Colloquium- Representations of Quantum Group Categories- SC 1206

Cain Edie-Michell- UCSD

Given any algebraic object, it is important to study the representations of that object. This is particularly true for the tensor categories constructed from quantum groups. In this setting the representations classify certain conformal field theories, and give rise to highly non-trivial subfactors of many Von Neumann algebras. In this talk I will present some progress in the classification of these representations. Our results show the existence of several infinite families, along with a handful of sporadic examples.



April 21, 2022 (Thursday), 4:10 pm

Colloquium- Congruence permutability is prime- SC- 5211

Miklos Maroti, University of Szeged,

A variety or equational class is a class of all algebras (algebraic structures of a given signature) satisfying a given set of identities.
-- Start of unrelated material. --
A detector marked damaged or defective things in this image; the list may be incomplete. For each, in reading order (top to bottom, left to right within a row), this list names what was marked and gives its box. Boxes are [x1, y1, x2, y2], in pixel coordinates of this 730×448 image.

We say that a variety K interprets in a variety V if K has a set of identities such that if we replace the operation symbols of K with terms of V, then the obtained set of identities hold in V. As an example, the variety of groups interprets in the variety of rings (using its additive structure). As easily seen, interpretability is a quasiorder on the class of varieties. The blocks of this quasiorder are called the interpretability types. Garcıa and Taylor introduced the lattice of interpretability types of varieties that is obtained by taking the quotient of the class of varieties quasiordered by interpretability and the corresponding equivalence relation. We call a variety V congruence permutable if the variety K defined by m(x,y,y)=x and m(y,y,x)=x interprets in V. For example, the varieties of groups, rings and vector spaces are congruence permutable. In 1984 Garcia and Taylor formulated the conjecture that congruence permutability is a prime element in the lattice of interpretability types. We will give combinatorial proof of this conjecture and settle it in its full generality. This is joint work with G. Gyenize and L. Zadori.







May 5, 2022 (Thursday), 4:10 pm

Colloquium- Homotopical methods in Floer theory

Mohammed Abouzaid, Columbia

The free loop space of a symplectic manifold is equipped with a canonical (multivalued) functional, which assigns to a 1-parameter family of loops the area of the cylinder that they sweep. Floer’s insight that one can assign a homology group to this context by an appropriate reformulation of Morse theory led to a revolution in symplectic topology. Applied to toy examples, Floer’s homology groups agree with ordinary homology. I will discuss an extension of Floer’s idea to generalised cohomology theories. This was first envisioned by Floer himself, but the area of symplectic topology has finally reached the stage where we have concrete applications, which I will describe.